At PagerDuty, support agents have visibility into the historical context of an incident as well as monitoring data from technical resources, providing a holistic view of an issue to identify the right solution. When agents need help on a ticket, the swarming model can play out in a number of ways, using a set of PagerDuty features designed to swiftly pull in additional help.
Agents can quickly initiate a swarm request in PagerDuty by adding responders to the incident (a feature aptly named “Add Responders”). This immediately loops in the necessary experts from across the organization, with the option to set a conference bridge for collaboration. The additional responders are then notified with their high-urgency notification rules, ensuring that critical issues don’t get missed.

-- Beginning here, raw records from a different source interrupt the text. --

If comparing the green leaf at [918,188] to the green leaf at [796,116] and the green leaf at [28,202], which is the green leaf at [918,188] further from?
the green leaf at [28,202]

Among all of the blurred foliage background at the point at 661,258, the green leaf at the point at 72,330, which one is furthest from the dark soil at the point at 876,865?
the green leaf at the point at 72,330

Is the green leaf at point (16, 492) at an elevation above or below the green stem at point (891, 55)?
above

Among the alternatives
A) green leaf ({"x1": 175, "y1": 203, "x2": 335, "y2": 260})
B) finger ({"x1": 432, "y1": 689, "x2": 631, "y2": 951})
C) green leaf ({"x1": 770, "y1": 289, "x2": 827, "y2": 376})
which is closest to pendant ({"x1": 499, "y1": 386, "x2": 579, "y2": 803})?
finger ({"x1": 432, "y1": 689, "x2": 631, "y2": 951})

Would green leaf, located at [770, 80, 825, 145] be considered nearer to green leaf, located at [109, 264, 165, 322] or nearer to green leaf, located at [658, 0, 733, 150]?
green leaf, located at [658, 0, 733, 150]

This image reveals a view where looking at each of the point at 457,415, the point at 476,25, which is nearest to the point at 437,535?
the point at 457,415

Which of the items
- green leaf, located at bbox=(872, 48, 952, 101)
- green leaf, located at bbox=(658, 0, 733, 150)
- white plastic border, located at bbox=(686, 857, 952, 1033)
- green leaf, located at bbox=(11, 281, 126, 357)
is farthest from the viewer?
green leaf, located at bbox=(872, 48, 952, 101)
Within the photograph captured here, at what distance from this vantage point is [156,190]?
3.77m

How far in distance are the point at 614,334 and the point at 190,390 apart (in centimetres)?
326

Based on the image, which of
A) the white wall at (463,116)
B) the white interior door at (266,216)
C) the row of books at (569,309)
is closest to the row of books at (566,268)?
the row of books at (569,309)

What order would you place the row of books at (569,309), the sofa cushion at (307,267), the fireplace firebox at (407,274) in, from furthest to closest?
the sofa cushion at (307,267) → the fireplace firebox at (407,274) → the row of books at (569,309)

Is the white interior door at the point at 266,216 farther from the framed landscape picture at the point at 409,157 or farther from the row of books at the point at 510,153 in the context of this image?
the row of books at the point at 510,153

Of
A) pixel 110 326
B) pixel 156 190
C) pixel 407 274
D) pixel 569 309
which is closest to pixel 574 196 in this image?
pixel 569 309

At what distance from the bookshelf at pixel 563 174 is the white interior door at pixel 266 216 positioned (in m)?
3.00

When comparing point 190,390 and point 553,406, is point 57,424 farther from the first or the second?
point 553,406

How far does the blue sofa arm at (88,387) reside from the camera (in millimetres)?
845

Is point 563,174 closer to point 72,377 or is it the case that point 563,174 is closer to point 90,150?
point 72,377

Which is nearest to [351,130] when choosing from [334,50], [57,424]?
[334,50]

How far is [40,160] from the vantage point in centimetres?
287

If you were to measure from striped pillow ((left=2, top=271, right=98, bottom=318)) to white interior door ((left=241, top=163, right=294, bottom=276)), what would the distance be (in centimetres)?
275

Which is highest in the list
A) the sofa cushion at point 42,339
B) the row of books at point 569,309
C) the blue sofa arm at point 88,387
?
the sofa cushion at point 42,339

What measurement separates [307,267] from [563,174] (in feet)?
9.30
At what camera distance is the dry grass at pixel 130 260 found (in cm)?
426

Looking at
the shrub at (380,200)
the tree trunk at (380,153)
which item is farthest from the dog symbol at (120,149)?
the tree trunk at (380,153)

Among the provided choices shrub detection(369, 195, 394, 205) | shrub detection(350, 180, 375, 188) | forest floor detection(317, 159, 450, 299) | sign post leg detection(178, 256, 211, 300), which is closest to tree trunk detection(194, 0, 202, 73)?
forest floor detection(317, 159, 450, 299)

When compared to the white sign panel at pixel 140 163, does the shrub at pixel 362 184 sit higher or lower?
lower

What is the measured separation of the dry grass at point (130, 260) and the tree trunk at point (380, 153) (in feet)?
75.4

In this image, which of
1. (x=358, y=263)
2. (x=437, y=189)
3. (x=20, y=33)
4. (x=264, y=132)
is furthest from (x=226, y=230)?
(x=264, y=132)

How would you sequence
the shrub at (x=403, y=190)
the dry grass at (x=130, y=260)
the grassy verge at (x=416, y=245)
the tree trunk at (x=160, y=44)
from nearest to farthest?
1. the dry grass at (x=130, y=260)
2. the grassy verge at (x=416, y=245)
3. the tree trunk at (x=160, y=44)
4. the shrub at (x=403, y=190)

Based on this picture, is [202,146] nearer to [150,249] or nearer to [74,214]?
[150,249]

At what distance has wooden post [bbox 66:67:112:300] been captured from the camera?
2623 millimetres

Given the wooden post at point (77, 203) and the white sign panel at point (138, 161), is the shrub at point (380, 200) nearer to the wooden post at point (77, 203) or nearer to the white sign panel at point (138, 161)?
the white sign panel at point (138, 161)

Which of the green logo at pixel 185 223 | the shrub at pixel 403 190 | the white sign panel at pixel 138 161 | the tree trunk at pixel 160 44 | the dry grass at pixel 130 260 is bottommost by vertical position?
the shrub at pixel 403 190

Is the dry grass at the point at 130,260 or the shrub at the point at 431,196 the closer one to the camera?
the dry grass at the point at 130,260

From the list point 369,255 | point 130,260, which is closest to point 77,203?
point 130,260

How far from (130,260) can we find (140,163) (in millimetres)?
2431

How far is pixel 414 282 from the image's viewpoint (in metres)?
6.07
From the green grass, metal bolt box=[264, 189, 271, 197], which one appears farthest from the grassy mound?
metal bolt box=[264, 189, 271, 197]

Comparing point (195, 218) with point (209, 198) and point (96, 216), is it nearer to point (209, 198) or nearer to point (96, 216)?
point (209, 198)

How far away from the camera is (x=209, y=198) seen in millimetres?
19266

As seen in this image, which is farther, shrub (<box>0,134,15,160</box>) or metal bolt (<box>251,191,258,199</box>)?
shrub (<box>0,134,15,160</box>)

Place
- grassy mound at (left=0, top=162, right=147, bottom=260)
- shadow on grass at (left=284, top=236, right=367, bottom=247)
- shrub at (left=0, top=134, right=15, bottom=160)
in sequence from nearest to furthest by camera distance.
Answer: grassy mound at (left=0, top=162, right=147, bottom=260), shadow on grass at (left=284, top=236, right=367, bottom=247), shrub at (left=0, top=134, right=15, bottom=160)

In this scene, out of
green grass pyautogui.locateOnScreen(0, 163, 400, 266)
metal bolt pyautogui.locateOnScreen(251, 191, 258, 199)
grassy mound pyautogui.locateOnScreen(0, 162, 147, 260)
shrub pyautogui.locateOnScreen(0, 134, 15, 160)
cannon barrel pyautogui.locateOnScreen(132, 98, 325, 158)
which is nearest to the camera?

PagerDuty agents also utilize Response Plays—a set of predefined actions to run on an incident with the click of a button—to automate the mundane workflow associated with initiating a swarm. These predefined actions can include adding additional responders, setting a conference bridge, subscribing stakeholders to the incident, and publishing status updates. Response plays can be either automatically run on incidents tied to a specific service, or manually initiated by anyone using PagerDuty to ensure the actions taken are appropriate for the scale of the issue.
Lastly, PagerDuty’s native integrations with ticketing tools such as Zendesk or ChatOps tools such as Slack allow for easy bidirectional communication with Engineering teams. Agents can also trigger a PagerDuty incident from within their tool of choice, eliminating the need to context-switch, and connect with the right team and subject matter experts immediately to fix an issue. By using PagerDuty as an all-in-one response orchestration and collaboration tool, teams can easily swarm an issue and create a simpler, more streamlined experience for both customers and agents alike.
Whether using swarming or tiered practices, there are well-known approaches today to support any customer issue. The good news is by building the right swarming practices ahead of time, you can automatically engage the right expertise at the right moment. It also means automating tiered approaches (e.g., via automated escalation policies and on-call notifications) for less critical issues where immediate response isn’t needed.
In a post-pandemic world that will increasingly be defined by digital innovation and user experience, it’s time to look at new ways to super-charge your customer service function.
- “Intelligent Swarming℠ is a service mark of the Consortium for Service Innovation™.”